News
18 Wounded in Second Mass Shooting This Week
In what was just one in a series of Chicago shootings last night, 13 people —including a 3-year-old boy— were shot Thursday night at a basketball court in the South Side. The lack of fatalities at the court (so far) is "a miracle," according to Chicago Police Superintendent Garry McCarthy.
High-powered rifle shots broke out around 10:15 p.m. last night at the court in Cornell Square Park, located in the city’s high-crime Back of the Yards neighborhood. As those on the court tried to find cover, nearby residents hit the floor in their own homes.
"We had multiple victims shot, who were transported to various hospitals throughout the city," said James Mungovan, deputy district chief of the Chicago Fire Department. Sixty officers were present at the peak of police operations at the crime scene.
Four of the victims are listed as in serious condition, and the others are listed as stable or good. One adult has already been treated and released. However, three victims, including a 3-year-old boy, remain in critical condition.
Three-year-old Deonte Howard was wounded in the head as a bullet passed through his ear and out his mouth, luckily avoiding any brain damage.
The three-year-old’s uncle, Julian Harris, 22, witnessed the shooting, saying that men in a gray sedan fired at him before turning to the park and shooting at people there.
"They've been coming round here looking for people to shoot every night — just gang-banging stuff,” he told the Sun-Times. "It's what they do.”
Though no one's been taken into custody yet, the Rev.

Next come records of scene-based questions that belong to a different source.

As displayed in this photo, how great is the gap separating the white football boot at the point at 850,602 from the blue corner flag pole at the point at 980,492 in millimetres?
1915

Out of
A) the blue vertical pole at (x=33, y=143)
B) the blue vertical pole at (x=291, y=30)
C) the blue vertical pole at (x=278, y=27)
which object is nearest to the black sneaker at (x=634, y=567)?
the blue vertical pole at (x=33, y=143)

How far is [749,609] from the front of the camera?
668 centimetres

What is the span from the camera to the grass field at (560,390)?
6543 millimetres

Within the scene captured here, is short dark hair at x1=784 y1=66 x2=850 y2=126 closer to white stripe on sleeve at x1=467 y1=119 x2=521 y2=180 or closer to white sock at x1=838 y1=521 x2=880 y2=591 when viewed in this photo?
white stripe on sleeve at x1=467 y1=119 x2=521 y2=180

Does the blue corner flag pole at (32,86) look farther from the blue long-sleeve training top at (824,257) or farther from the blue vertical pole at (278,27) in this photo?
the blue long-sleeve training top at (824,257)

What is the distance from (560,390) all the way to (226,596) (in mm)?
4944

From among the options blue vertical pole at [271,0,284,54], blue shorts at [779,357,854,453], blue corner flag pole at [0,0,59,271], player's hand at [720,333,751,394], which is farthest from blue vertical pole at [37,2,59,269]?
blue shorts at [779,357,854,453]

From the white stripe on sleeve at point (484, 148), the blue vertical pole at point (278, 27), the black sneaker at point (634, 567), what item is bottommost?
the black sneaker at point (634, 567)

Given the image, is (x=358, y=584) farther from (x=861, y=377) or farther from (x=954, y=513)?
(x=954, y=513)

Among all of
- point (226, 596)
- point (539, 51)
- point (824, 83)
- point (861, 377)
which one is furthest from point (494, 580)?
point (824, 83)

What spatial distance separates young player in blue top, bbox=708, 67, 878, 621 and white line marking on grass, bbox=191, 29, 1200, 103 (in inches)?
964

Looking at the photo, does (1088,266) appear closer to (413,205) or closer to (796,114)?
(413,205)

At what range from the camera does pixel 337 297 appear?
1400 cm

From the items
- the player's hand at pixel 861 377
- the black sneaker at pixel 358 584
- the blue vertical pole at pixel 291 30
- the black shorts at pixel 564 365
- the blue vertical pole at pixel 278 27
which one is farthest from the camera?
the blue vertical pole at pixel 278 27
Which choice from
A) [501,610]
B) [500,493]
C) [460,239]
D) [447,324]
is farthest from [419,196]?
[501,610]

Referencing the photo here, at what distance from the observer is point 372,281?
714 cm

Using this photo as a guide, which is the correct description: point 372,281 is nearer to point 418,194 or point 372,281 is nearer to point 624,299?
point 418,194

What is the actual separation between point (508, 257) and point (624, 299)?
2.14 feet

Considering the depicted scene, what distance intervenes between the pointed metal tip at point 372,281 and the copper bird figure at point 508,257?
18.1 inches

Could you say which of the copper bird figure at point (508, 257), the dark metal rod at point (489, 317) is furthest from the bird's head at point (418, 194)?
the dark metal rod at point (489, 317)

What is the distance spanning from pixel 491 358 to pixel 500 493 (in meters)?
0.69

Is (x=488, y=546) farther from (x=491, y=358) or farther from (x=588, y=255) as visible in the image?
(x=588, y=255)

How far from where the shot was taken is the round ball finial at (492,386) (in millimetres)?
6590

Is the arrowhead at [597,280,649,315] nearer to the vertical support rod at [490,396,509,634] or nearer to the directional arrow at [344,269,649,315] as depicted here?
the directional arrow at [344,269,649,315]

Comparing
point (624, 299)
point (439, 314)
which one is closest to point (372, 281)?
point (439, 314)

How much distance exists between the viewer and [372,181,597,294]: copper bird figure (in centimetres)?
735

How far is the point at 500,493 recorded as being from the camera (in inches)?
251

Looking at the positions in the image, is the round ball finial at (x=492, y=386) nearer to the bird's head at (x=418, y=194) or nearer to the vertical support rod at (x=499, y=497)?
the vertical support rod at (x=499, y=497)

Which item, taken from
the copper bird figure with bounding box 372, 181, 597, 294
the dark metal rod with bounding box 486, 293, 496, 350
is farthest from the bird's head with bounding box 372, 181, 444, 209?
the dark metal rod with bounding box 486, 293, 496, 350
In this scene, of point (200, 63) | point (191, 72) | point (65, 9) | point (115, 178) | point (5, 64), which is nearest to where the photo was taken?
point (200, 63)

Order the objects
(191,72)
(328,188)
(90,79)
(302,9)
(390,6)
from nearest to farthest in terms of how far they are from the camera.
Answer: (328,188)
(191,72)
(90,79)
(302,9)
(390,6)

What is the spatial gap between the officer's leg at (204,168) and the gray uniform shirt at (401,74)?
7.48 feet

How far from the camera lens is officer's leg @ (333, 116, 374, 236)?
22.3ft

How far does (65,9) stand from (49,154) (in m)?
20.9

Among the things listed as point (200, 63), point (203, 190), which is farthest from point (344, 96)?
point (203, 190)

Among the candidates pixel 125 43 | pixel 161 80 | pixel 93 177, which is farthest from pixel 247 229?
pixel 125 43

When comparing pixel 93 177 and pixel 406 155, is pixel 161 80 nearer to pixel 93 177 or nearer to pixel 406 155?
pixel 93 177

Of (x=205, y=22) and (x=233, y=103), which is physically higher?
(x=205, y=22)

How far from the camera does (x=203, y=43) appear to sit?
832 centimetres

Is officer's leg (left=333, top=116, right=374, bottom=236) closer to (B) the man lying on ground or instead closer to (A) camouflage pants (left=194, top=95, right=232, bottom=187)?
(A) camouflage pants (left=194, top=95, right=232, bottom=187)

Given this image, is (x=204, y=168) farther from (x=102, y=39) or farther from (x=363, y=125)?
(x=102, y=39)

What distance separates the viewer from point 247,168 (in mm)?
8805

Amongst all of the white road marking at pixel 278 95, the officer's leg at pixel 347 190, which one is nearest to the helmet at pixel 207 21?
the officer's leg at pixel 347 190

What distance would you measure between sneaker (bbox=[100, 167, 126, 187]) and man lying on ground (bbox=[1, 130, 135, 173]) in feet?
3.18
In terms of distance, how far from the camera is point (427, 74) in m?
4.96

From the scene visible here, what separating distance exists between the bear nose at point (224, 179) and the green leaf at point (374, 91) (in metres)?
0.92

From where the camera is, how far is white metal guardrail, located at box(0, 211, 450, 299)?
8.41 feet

Corey Brooks, who is close to Howard's family, says that there are "people who know exactly who the shooter is" and that he shot too many people to remain anonymous for long.
Police also suspect the Cornell Square shootings are related to ongoing gang violence between the Black P. Stones and Gangster Disciples.
It's not known if anyone hit was an intended target.
Seven other shootings also occurred throughout Chicago's South Side last night, bringing the total number wounded up to 18 and adding two fatalities. Police have yet to determine if any of these attacks are related.
Even though Chicago bans possession of handguns, the city has the unfortunate distinction of being the nation's murder capital, racking up more than 500 homicides in 2012 alone, according to an FBI report issued this Monday. (New York City, with three times the population of the Midwestern capital, had 419.)
The frustration with these overwhelming statistics is evident in victims' families' responses to the shootings. Howard's grandmother lashed out to police on the scene, saying "You police can't solve s**t."
Occurring just days after D.C.’s Navy Yard shooting Monday, these shootings will undoubtedly play a role in the nation's reignited gun control debate. With the top gun violence rates in the nation but also some of the strictest control laws, pro-gun supporters are likely to point to the Chicago contradiction as evidence that banning guns doesn't stop shootings.
At the same time, pro-control supporters are likely to see the shootings as illustrating the need for even stricter control and enforcement.
The tide might well turn to center the gun control debate on mental health — a conversation both parties seem prepared to get behind. (Granted, this conversation would do little to address the gang violence that allegedly spurred the violence in the first place here.)